La Jolla oystercatcher: "pure" or hybrid?


lehman.paul@verizon.net
 

As has been alluded to only slightly to date, the American-type Oystercatcher in the La Jolla area the past few days and then also back in earlier April (may or may not be the same bird) is currently the subject of some debate over its "purity." Some birds that look partly or mostly like American Oystercatchers in CA and nw. Baja are hybrids. Some are "acceptable" Americans. The way one attempts to figure out where to somewhat artificially "slice the pie" is to use the "Jehl scale," named after Joe Jehl (Dan's dad). A number of characters are scored on the basis of the amount of dark or white present, and then the total score means it's an OK American if over some number (30+), and hybrid if under that number (<30). But again, this is a somewhat artificial designation. Some of the characters one scores are the breast band sharpness, thighs, rump, undertail coverts, underwing, and wing-stripe length and thickness. Using photos taken of the early April bird by Pawlicki and Sadowski, a couple folks came up with a Jehl score of 27-28, thus calling it a hybrid, whereas somebody else came up with about a 31, just inside the allowable American camp.
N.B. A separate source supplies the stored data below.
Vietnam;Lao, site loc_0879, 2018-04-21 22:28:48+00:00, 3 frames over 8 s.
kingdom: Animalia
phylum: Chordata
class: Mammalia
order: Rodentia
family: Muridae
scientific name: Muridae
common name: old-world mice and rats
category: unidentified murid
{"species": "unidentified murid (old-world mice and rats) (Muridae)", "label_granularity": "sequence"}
So, this bird is a close call, but it seems as though if called an American, it should be with quotation marks around it--"American" Oystercatcher--at least given the current state of discussion.

This morning, another Olive-sided Flycatcher to add to the good county-wide spring total was at the main Dairy Mart Pond.

--Paul Lehman, San Diego


Joe Morlan
 

Another angle on the Jehl scoring scale and its implications here:

http://creagrus.home.montereybay.com/CAbirdsAMOY.html


On Fri, 14 May 2021 15:01:57 -0700, "lehman.paul@verizon.net via groups.io"
<lehman.paul=verizon.net@groups.io> wrote:

As has been alluded to only slightly to date, the American-type
Oystercatcher in the La Jolla area the past few days and then also back
in earlier April (may or may not be the same bird) is currently the
subject of some debate over its "purity." Some birds that look partly or
mostly like American Oystercatchers in CA and nw. Baja are hybrids. Some
are "acceptable" Americans. The way one attempts to figure out where to
somewhat artificially "slice the pie" is to use the "Jehl scale," named
after Joe Jehl (Dan's dad). A number of characters are scored on the
basis of the amount of dark or white present, and then the total score
means it's an OK American if over some number (30+), and hybrid if under
that number (<30). But again, this is a somewhat artificial designation.
Some of the characters one scores are the breast band sharpness, thighs,
rump, undertail coverts, underwing, and wing-stripe length and
thickness. Using photos taken of the early April bird by Pawlicki and
Sadowski, a couple folks came up with a Jehl score of 27-28, thus
calling it a hybrid, whereas somebody else came up with about a 31, just
inside the allowable American camp. So, this bird is a close call, but
it seems as though if called an American, it should be with quotation
marks around it--"American" Oystercatcher--at least given the current
state of discussion.

This morning, another Olive-sided Flycatcher to add to the good
county-wide spring total was at the main Dairy Mart Pond.